No effect of targeted memory reactivation during slow‐wave sleep on emotional recognition memory
There are divergent lines of evidence with respect to the specific components of sleep responsible. Behavioural evidence links rapid eye movement (REM) sleep with emotional processing, although the neural mechanisms are unclear (Hutchinson and Rathore, 2015). A larger body of research implicates non‐REM sleep in memory consolidation, with a specific role for slow‐wave sleep (SWS) physiology. Active Systems accounts of sleep‐dependent consolidation propose that newly formed memories are reactivated during SWS, as indexed by spontaneous patterns of neural activity in the brain regions employed at learning (Diekelmann and Born, 2010). Reactivation is believed to reflect systems‐level communication between hippocampal networks and long‐term memory stores within the neocortex. This cross‐talk facilitates a shift in memory dependence from the hippocampus to the neocortex, leading to durable long‐term memory representations. Recent adaptions of this model propose that highly salient memories are preferentially reactivated in SWS, and thereby better stabilised in long‐term memory (Born and Wilhelm, 2012; Rasch and Born, 2013). Indeed, a selective benefit of SWS for the consolidation of emotionally negative memories has been observed in recent work (Cairney et al., 2015), suggesting that sleep‐specific emotional memory reactivations in SWS may be integral to affective memory processing.
Recently, a causal role of reactivation in memory consolidation has been demonstrated via a technique known as targeted memory reactivation (TMR). In a typical TMR experiment, individuals form associations between newly‐learned memories and semantically related sounds, a subset of which are then replayed in SWS to selectively cue memory reactivations (Oudiette and Paller, 2013). Memories are better remembered after cueing with TMR, indicating a mechanistic role of reactivation in sleep‐dependent consolidation (Cairney et al., 2016; Fuentemilla et al., 2013; Oudiette et al., 2013; Rudoy et al., 2009).

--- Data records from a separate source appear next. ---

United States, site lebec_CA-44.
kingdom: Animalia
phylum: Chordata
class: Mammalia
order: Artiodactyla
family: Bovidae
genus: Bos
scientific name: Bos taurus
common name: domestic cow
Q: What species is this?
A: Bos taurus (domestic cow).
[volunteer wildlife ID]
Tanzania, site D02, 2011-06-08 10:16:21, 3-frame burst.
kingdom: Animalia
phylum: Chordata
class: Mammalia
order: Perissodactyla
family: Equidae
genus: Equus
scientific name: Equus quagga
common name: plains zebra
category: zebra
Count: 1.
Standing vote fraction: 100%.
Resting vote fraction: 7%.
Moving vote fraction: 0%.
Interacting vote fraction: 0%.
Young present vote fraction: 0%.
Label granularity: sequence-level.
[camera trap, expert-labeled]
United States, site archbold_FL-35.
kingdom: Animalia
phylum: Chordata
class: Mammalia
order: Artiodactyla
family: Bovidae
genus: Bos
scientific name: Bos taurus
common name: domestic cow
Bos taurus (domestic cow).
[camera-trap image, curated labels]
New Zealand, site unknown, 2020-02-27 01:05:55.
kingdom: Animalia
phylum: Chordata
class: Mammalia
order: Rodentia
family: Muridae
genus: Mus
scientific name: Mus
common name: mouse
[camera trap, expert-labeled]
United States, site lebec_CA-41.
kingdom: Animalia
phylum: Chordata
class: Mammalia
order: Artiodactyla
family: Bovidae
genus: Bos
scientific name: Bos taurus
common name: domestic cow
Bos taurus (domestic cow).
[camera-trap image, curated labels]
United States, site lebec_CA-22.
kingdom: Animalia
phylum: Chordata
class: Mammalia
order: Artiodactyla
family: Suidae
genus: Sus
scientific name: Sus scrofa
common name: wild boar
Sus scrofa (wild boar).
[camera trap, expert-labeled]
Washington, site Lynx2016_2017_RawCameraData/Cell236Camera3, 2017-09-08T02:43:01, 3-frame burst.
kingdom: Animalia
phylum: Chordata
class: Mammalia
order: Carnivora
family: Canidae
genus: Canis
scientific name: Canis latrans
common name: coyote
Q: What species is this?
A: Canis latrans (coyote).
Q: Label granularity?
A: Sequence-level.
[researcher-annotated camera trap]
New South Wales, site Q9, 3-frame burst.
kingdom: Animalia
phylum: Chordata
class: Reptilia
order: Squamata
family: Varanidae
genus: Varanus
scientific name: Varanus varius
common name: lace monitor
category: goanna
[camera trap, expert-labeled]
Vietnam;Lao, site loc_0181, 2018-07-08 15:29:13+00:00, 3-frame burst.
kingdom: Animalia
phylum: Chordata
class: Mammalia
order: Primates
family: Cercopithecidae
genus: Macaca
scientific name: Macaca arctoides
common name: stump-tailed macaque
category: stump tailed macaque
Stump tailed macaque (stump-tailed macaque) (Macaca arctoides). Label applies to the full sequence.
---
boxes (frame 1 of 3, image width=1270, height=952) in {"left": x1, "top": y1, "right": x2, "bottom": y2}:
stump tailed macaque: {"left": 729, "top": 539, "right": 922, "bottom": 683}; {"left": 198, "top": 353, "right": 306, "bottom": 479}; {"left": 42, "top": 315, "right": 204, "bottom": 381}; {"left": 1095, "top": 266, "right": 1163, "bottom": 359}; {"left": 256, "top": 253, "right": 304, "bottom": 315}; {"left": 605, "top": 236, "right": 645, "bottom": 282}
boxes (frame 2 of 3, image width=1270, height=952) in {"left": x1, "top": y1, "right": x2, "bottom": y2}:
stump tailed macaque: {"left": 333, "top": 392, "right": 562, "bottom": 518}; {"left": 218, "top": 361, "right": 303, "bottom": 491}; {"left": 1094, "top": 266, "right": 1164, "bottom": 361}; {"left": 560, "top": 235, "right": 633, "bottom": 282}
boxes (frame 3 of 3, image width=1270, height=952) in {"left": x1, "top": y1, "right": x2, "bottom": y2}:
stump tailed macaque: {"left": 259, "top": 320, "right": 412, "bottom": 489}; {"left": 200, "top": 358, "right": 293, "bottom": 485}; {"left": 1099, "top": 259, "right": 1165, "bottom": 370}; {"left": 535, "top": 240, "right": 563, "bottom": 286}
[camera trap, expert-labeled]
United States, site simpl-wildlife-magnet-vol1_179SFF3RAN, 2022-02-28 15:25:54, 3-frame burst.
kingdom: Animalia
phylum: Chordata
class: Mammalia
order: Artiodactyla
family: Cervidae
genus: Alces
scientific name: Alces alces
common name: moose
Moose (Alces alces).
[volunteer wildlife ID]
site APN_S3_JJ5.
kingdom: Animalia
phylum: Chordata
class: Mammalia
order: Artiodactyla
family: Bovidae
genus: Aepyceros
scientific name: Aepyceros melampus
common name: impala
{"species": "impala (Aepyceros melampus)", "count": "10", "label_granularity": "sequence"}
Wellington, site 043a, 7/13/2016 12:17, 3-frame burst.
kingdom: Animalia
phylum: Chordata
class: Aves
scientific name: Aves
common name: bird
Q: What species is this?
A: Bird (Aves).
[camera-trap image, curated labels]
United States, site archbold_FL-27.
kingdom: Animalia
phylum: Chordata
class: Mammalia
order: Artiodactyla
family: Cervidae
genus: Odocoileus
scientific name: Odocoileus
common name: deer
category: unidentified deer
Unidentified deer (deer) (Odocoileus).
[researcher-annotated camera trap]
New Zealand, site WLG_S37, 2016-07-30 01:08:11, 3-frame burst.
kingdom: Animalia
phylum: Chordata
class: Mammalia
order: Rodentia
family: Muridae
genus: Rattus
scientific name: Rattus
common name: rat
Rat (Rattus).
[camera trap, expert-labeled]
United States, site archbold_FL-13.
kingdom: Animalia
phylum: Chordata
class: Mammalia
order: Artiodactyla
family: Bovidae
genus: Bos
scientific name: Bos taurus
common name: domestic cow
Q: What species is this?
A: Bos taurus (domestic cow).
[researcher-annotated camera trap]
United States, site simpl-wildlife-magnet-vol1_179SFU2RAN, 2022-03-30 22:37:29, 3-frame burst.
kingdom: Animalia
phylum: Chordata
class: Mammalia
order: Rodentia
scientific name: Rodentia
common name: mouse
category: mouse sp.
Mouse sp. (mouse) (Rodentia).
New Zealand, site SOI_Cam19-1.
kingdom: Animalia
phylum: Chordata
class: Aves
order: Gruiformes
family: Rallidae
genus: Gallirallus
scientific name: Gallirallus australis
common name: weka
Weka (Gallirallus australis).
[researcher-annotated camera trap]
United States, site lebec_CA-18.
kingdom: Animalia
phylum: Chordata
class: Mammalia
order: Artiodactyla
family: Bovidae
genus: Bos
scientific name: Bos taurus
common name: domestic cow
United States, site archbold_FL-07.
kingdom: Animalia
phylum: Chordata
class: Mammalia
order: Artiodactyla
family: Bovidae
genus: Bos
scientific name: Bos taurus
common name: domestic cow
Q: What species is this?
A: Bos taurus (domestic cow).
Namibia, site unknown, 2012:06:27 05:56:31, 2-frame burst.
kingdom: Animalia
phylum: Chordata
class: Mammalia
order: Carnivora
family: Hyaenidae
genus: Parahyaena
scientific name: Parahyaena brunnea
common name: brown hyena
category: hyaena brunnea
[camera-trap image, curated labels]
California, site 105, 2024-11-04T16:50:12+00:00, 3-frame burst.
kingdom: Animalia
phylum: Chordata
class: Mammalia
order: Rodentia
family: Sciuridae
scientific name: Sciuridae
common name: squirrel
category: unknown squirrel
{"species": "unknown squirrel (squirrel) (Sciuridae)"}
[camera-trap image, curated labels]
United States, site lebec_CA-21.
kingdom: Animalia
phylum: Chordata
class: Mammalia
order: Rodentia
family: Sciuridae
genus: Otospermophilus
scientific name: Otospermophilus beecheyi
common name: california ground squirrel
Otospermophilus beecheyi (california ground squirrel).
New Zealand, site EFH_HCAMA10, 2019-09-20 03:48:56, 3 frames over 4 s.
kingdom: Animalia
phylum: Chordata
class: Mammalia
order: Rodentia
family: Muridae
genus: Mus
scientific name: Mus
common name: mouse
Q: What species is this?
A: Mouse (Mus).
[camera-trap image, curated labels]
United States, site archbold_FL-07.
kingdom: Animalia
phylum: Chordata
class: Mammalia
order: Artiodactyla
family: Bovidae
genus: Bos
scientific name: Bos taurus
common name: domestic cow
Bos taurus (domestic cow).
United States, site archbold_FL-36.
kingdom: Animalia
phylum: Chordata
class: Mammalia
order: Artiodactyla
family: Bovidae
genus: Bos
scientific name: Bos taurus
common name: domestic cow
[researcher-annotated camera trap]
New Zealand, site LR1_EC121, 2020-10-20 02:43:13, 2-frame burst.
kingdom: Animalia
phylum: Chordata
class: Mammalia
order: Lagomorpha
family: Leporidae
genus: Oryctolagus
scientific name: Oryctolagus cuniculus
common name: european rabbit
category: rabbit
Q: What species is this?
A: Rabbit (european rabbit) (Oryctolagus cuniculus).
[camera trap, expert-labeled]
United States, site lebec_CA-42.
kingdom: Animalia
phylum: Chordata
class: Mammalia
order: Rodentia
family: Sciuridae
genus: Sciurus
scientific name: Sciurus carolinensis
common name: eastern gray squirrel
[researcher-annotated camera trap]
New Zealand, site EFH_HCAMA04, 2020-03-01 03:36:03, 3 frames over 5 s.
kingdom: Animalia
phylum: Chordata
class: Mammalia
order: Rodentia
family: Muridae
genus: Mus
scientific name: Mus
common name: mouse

If emotional memories are preferentially reactivated in SWS, then the impacts of TMR may be stronger for emotional relative to neutral memory information. In keeping with this view, Cairney et al. (2014) observed a selective benefit of TMR in SWS for emotionally negative (versus neutral) memories. However, unlike previous work (Oudiette et al., 2013; Rudoy et al., 2009), the benefits of TMR were found in participant response times and not memory accuracy. How TMR influences emotional memory consolidation in sleep is therefore still very much unclear. The task employed by Cairney et al. (2014) included a strong spatial memory component, which may have dampened the emotional salience of the experimental stimuli at encoding. Placing greater emphasis on the explicit emotional properties of a novel memory trace may thus increase its responsiveness to TMR in sleep.
In the current study, we investigated the impact of TMR in SWS on the consolidation of highly salient emotional memory representations. To achieve this, we combined our TMR protocol with a recognition paradigm that promotes the emotional features of newly‐formed memories, and is compatible with previous studies of sleep and emotional memory (Hu et al., 2006; Sterpenich et al., 2007, 2009).